_TASK INSTRUCTIONS_
Tally the lines in the items below that contain the word "green". Give only the number.

[Stored dataset items]
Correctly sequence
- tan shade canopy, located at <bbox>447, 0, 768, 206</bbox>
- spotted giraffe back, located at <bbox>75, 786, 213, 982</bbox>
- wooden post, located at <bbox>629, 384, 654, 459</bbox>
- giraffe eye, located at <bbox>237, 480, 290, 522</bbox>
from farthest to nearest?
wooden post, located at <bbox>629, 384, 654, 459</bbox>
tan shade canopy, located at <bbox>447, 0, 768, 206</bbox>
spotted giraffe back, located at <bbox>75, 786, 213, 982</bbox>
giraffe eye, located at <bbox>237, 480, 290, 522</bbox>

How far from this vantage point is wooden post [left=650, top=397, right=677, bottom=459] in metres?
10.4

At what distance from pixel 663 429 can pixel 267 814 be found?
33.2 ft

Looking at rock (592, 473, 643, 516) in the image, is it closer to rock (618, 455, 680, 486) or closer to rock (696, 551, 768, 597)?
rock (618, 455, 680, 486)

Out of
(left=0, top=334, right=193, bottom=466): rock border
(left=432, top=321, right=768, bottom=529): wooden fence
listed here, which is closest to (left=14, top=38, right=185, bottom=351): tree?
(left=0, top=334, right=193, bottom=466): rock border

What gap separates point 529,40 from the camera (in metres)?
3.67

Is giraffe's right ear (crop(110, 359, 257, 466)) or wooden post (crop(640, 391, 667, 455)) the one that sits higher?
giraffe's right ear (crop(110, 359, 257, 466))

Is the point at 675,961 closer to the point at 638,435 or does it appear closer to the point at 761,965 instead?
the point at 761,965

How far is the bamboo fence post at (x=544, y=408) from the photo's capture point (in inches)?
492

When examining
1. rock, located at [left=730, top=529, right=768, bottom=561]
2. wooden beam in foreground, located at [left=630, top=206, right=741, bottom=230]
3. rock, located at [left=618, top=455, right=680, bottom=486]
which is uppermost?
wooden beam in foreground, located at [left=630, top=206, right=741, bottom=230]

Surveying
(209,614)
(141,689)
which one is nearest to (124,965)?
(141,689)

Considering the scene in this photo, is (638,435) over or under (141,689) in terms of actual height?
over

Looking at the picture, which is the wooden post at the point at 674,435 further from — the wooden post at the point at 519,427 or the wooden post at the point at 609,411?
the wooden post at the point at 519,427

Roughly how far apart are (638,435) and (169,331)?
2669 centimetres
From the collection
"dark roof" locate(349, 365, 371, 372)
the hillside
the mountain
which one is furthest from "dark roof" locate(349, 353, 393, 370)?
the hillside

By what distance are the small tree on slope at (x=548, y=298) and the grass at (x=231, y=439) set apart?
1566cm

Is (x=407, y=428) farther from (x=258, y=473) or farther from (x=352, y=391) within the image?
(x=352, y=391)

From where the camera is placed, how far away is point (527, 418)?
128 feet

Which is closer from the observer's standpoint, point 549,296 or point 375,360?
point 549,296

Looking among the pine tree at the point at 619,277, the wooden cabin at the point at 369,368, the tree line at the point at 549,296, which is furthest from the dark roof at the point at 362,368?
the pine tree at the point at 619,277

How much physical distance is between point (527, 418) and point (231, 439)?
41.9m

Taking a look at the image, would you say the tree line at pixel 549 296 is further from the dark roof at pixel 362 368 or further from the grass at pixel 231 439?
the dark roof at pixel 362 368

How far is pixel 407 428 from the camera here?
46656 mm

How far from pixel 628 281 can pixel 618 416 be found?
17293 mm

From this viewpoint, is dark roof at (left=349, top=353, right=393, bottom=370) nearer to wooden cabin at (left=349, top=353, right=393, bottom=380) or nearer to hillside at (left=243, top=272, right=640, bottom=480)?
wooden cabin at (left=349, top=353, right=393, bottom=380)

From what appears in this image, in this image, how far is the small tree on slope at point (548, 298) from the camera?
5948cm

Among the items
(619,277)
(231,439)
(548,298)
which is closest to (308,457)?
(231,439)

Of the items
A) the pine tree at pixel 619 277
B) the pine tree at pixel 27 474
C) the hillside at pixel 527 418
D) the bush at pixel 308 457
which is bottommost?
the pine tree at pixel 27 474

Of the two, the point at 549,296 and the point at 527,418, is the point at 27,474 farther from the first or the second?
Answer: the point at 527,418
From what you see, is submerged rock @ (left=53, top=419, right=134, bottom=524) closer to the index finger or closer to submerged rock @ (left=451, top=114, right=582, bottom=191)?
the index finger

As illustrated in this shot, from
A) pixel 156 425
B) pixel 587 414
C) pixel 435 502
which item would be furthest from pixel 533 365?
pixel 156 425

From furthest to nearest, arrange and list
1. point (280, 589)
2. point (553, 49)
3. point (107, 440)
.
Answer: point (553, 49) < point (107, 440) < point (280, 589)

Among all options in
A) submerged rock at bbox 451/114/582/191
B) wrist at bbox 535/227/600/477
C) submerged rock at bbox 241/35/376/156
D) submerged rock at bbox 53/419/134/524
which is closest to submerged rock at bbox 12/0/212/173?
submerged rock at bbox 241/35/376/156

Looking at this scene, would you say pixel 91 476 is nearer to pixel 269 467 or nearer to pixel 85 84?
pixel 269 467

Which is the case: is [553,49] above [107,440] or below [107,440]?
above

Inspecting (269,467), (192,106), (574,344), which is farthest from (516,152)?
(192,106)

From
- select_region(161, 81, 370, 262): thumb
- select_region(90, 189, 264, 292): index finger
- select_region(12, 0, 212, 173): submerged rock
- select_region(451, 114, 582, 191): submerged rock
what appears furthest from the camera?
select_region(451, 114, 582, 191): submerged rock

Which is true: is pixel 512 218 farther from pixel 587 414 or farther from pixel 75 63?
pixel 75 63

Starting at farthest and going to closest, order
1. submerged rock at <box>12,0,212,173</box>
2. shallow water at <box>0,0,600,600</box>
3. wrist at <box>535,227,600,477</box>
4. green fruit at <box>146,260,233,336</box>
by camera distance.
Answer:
==
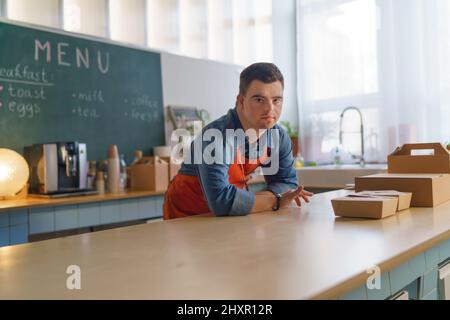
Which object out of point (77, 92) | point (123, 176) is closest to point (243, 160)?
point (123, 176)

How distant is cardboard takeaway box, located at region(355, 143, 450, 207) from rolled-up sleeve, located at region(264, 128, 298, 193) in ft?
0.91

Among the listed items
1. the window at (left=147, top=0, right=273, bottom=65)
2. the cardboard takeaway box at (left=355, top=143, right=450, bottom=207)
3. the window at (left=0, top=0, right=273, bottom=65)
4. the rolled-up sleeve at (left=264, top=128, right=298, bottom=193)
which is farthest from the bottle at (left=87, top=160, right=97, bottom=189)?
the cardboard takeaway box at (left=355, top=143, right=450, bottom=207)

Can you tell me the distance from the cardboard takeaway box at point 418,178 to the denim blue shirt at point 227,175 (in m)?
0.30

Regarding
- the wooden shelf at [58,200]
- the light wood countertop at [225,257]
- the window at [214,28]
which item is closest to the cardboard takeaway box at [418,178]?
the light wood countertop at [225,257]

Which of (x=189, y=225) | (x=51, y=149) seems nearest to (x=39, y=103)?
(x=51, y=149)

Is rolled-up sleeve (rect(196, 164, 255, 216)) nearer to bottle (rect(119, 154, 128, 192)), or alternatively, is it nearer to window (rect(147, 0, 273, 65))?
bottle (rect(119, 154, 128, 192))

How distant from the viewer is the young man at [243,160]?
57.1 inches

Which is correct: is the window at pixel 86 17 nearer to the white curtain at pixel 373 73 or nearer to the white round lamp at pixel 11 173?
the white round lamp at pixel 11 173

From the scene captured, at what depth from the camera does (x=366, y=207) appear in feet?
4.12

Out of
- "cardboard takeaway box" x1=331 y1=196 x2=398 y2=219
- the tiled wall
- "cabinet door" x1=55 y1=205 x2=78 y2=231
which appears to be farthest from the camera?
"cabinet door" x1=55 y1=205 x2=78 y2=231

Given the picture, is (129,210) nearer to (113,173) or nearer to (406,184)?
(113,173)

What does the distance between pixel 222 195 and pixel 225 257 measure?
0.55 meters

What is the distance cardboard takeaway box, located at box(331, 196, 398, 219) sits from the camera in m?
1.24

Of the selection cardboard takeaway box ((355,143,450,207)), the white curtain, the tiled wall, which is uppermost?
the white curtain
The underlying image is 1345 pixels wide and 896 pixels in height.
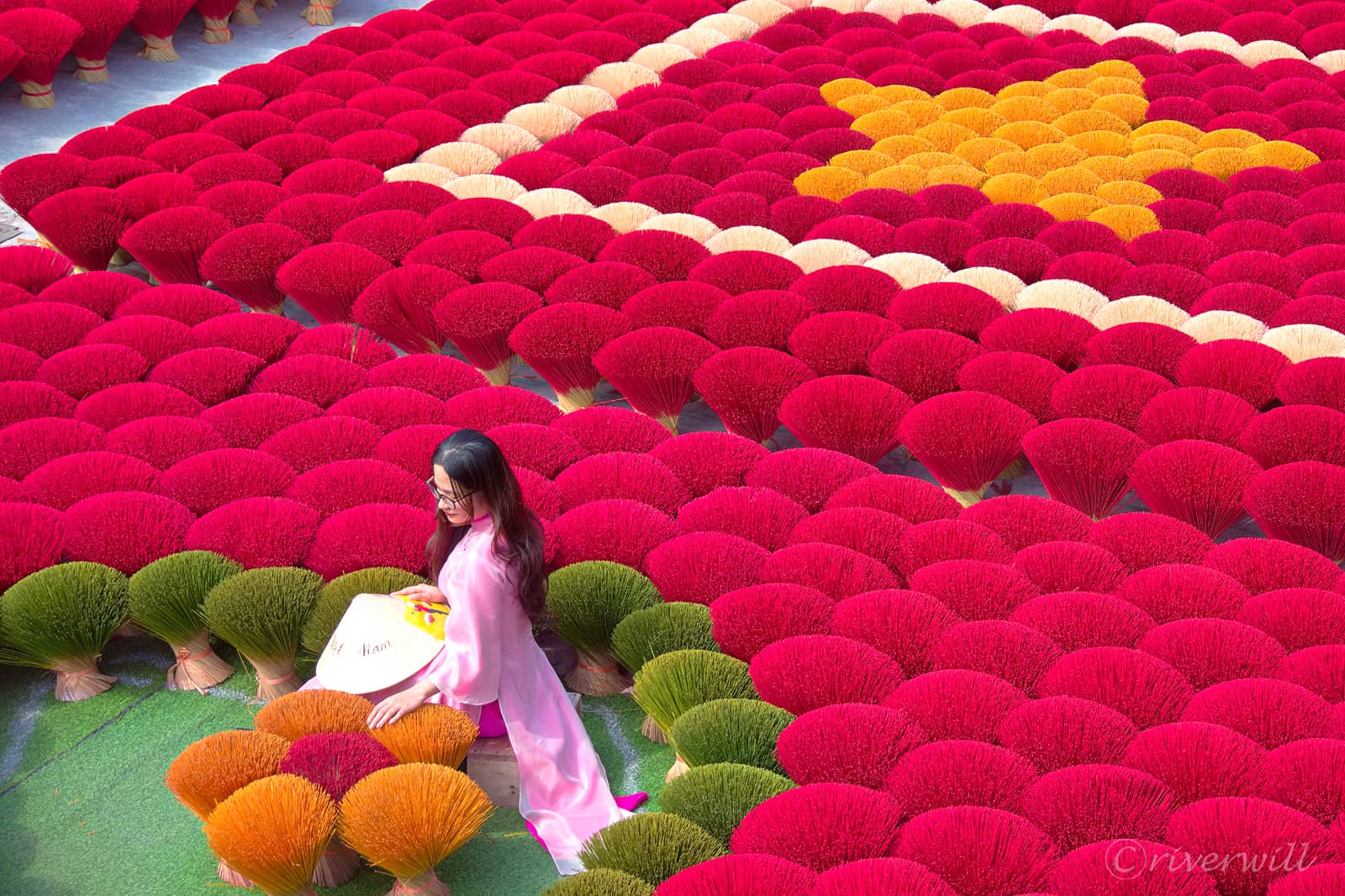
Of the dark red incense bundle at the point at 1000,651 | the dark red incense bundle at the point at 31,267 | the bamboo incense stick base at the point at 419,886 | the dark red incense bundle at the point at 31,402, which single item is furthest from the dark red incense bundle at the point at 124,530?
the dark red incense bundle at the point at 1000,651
* * *
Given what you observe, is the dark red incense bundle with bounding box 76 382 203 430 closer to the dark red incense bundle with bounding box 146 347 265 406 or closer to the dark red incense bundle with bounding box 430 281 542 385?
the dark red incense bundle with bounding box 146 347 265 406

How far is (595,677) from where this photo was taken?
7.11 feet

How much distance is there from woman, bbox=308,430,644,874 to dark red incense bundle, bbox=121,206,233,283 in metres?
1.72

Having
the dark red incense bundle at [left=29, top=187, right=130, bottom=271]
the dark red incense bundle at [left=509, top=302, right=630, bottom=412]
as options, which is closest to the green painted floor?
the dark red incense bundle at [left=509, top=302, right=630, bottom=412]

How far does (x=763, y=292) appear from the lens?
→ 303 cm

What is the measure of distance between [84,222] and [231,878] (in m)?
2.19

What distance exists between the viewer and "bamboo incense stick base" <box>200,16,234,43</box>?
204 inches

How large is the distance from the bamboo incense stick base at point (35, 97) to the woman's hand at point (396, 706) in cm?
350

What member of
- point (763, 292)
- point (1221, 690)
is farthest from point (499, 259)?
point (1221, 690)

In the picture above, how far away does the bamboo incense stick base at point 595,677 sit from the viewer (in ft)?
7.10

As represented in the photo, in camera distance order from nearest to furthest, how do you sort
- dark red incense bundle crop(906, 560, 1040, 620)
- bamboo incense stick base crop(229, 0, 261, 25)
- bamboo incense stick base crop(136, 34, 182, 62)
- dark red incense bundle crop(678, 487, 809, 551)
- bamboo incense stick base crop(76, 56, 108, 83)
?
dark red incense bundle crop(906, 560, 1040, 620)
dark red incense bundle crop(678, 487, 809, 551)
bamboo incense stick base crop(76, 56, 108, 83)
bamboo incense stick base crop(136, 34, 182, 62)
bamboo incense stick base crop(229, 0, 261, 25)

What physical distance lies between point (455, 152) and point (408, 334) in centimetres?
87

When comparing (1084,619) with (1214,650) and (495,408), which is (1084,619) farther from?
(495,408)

_WRITTEN SOLUTION_
2